He tried to picture that. Would he be as besotted as Stratton? Probably not. Stratton’s joy came in part from sharing the experience with a woman he adored. Gabriel did not expect anything similar in his own marriage when he finally made one.

The thought of that match left him cold. He did not know women well and preferred male companionship. He doubted he would be blessed with a wife whose company he preferred to that of Stratton and Brentworth. Women talked about things that bored him, and few displayed much wit in doing so. Other than with Amanda, he had rarely had true conversations with any women.
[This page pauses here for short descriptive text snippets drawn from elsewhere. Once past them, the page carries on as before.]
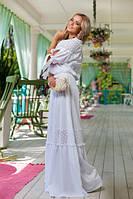 Длинное белое платье Мадлен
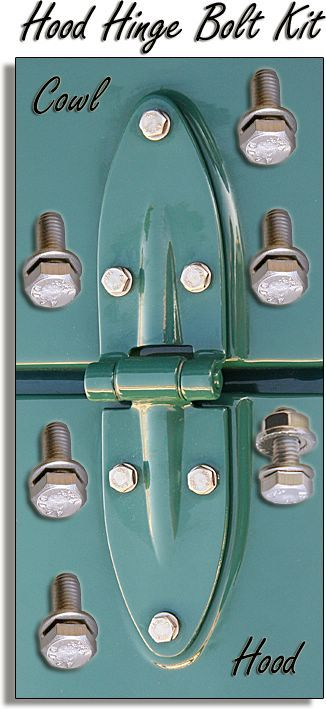 Stainless Or Plated More Kits Coming Soon In 2020 Toyota Cruiser Fj40 Stainless Steel Doors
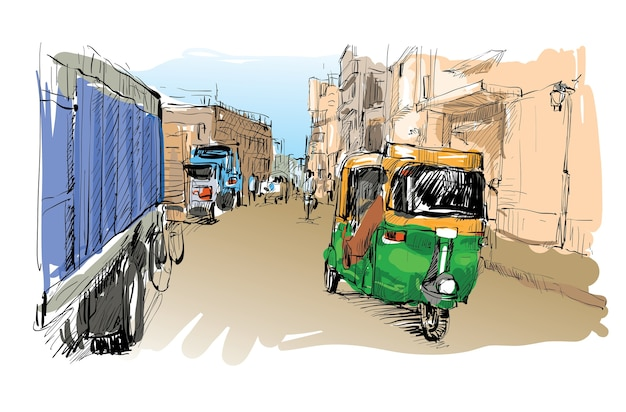 Sketch of cityscape in india show transportation moto rickshaw, illustration Premium Vector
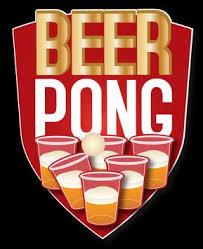 beer pong 01.jpg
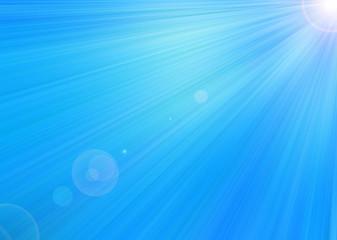 Abstract blue star light.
He gazed down at her. She spoke blithely about him marrying and having an heir. He resented the circumstances of their meeting and the necessity of their parting. He hated how pending loss tinged everything they did and said now.

Her expression changed suddenly. Her eyes grew large. She pushed at him hard and scrambled out from under him. “Of course,” she cried while she fought her way free of the linens. “Of course.”

She ran to the dressing room. “Stay there,” she called. “I will bring it.”

She emerged from the dressing room with a lit candle and a paper that she waved. “The last letter. Look at the bottom.”

He opened it and read it again while she held the candle close. Her finger pointed. “See? She underlines this word along withlove, but the line breaks the way they do at times when you draw a long one with a quill. It was the same on the other letters. I had not even thought about it, but with what you told me tonight, I kept seeing it in my head. And before you ask, yes, it is just the sort of thing she would do.”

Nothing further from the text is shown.